Pas d’accord, le professeur de sociologie Mehdi Alioua, demande à ses « amis » Facebook qui « appellent au meurtre et au lynchage », « supprimez-moi de votre réseau car je n'ai absolument rien à faire avec vous ».

La peine de mort est une « délivrance pour ces monstres !!! », estime Fathia El Aouni, rédactrice en chef à Radio 2M.

Cheikh Omar Al Kazabri, l'imam de la mosquée Hassan II à Casablanca a défendu les Marocains plaidant pour la peine de mort comme punition pour l'enlèvement, le viol et assassiner du jeune Adnane.

Comme d’habitude, les réseaux sociaux se sont enflammés où certains Marocains très indignés réclament l'application de la peine de mort. A cet effet, une pétition censée collecter des «signatures» pour une condamnation à mort. Le droit pénal marocain prévoit la peine de mort en principe. Bien que cela soit prononcée à plusieurs reprises devant les tribunaux, la loi n’a pas encore changée malgré de nombreuses demandent des ONG depuis des années pour une suppression des peines de prison. En fait, la peine de mort est de plus en plus controversée au Maroc. Même si l'on puisse comprendre l'indignation et la douleur derrière cette revendication, il y a aussi des raisons de ne pas imposer la peine de mort, donc les intellectuels dans une première réaction.

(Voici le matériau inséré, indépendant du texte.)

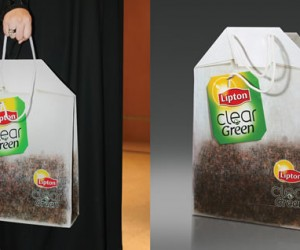 Shopping bag teabag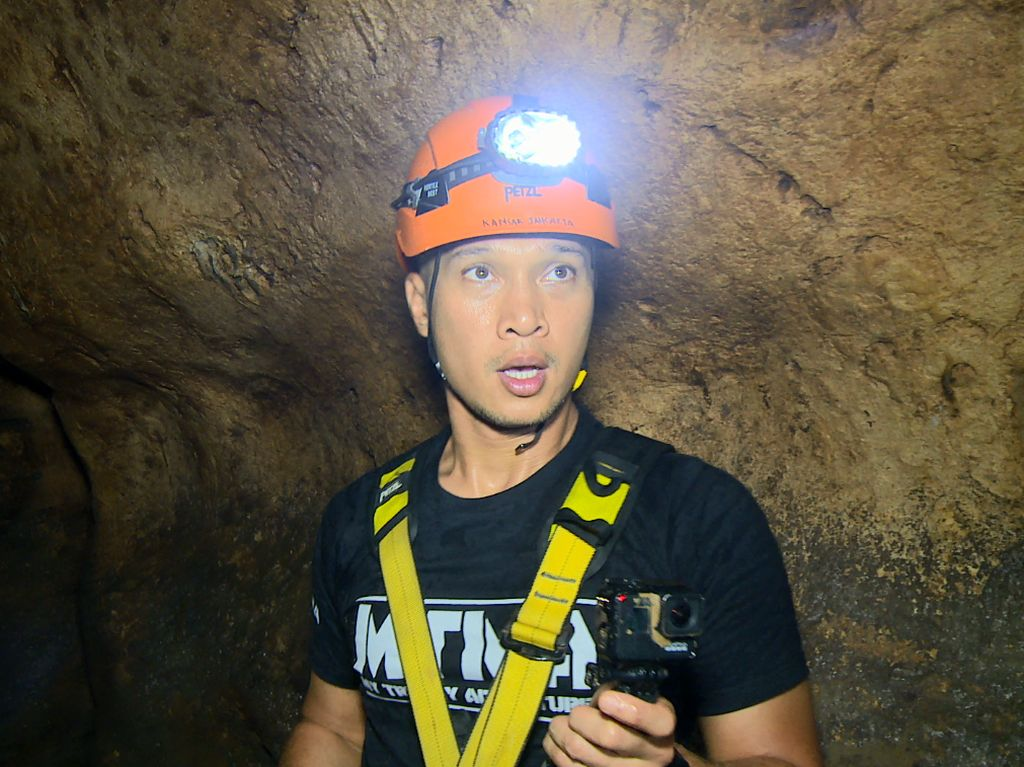 My Trip My Adventure: Survival di Gua Sipahang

Le chef de l’exécutif compatit
« C'est avec une profonde tristesse, inquiétude et émotion que j'ai appris le décès du jeune Adnane, retrouvé enterré près de la maison de ses parents à Tanger. », a écrit le Premier ministre Elotmani dans un post sur sa page Facebook.

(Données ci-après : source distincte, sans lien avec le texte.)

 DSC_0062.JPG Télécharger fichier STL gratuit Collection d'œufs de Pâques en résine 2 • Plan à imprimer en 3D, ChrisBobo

Depuis plusieurs années, les activistes des droits de l’Homme, qui s’appuient sur l’article 20 de la Constitution (consacrant le droit à la vie), sont toujours vent debout contre la peine. Le courant abolitionniste au Maroc est très actif et ne cesse d’appeler les autorités à assumer leurs responsabilités en révisant les dispositions législatives qui prévoient la peine capitale. Cette dernière, bien qu’elle soit gelée depuis plus de 25 ans, continue d’être prononcée par les juges. Le nombre des condamnés à cette peine est de 72 dont 2 femmes en 2018, selon les statistiques de l’Observatoire marocain des prisons. De nouveaux jugements ont été prononcés en 2019 (procès d’assassinat des deux jeunes Scandinaves tuées à Imlil). Selon les chiffres officiels, la réduction des peines de mort à des peines à perpétuité a touché quelque 118 personnes entre 2000 et 2018 suite à des grâces royales.